Somewhere below are a line with "a view of a" and a later line with "Fresh-pressed t-shirts and". Output exactly those lines and all lines between them.

RECORDS FOR THIS EXERCISE below:

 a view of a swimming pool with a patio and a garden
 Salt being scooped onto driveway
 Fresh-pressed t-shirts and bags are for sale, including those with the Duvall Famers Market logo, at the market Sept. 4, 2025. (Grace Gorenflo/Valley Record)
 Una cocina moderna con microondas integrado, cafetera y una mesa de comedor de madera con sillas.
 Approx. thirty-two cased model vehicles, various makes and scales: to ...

End of RECORDS FOR THIS EXERCISE.
RECORDS FOR THIS EXERCISE below:

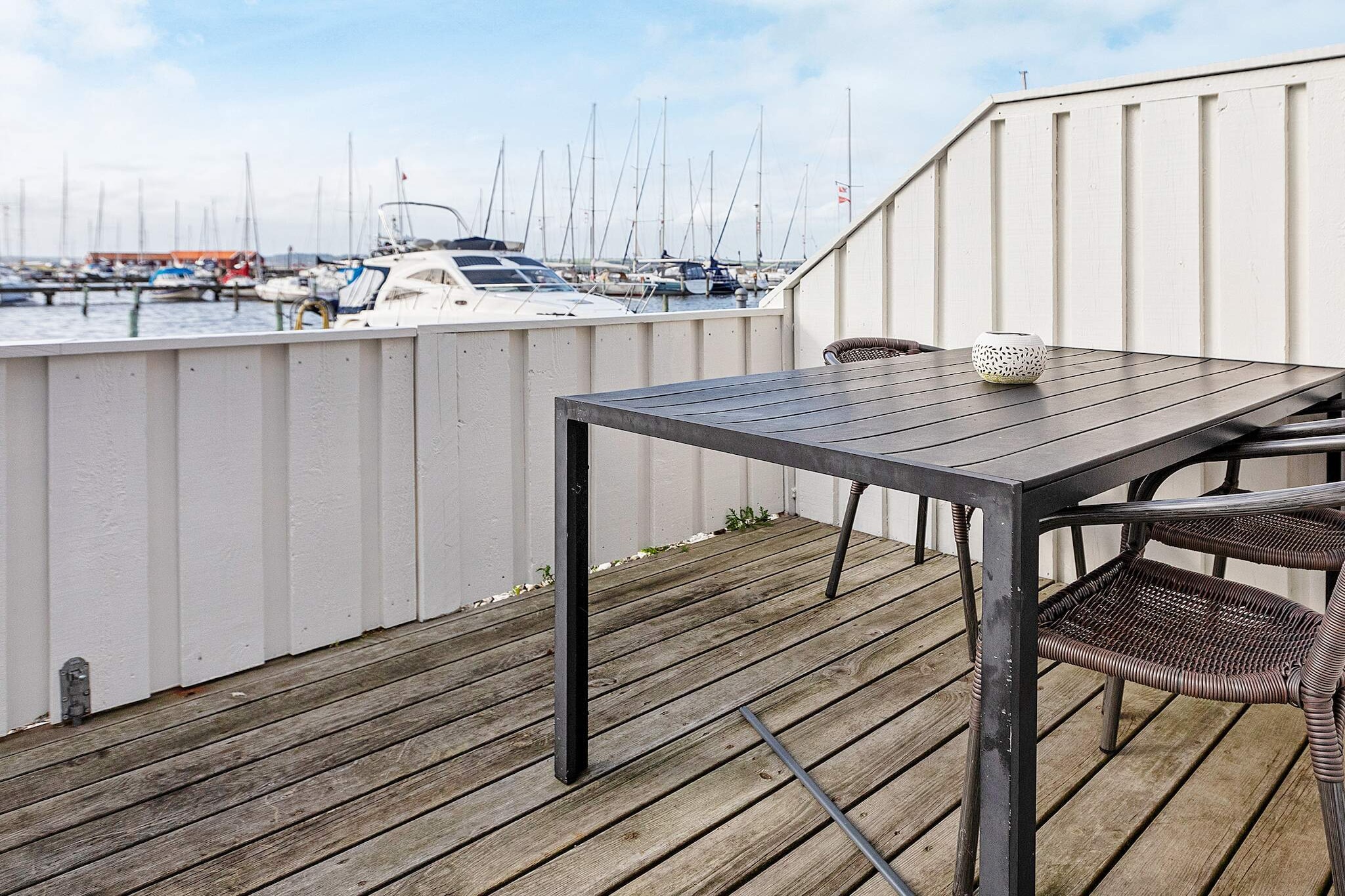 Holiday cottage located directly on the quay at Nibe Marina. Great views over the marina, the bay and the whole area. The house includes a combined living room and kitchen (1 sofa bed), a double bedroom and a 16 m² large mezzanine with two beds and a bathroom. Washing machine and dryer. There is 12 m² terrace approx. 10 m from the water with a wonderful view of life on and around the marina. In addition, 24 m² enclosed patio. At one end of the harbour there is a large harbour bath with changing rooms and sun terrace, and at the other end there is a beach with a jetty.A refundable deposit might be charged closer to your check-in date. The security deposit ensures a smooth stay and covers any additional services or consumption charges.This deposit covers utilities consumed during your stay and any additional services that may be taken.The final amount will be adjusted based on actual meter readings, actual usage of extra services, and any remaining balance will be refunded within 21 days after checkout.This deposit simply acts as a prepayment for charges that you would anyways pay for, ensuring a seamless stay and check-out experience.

End of RECORDS FOR THIS EXERCISE.

## RESPONSE FOR THIS EXERCISE
 a view of a swimming pool with a patio and a garden
 Salt being scooped onto driveway
 Fresh-pressed t-shirts and bags are for sale, including those with the Duvall Famers Market logo, at the market Sept. 4, 2025. (Grace Gorenflo/Valley Record)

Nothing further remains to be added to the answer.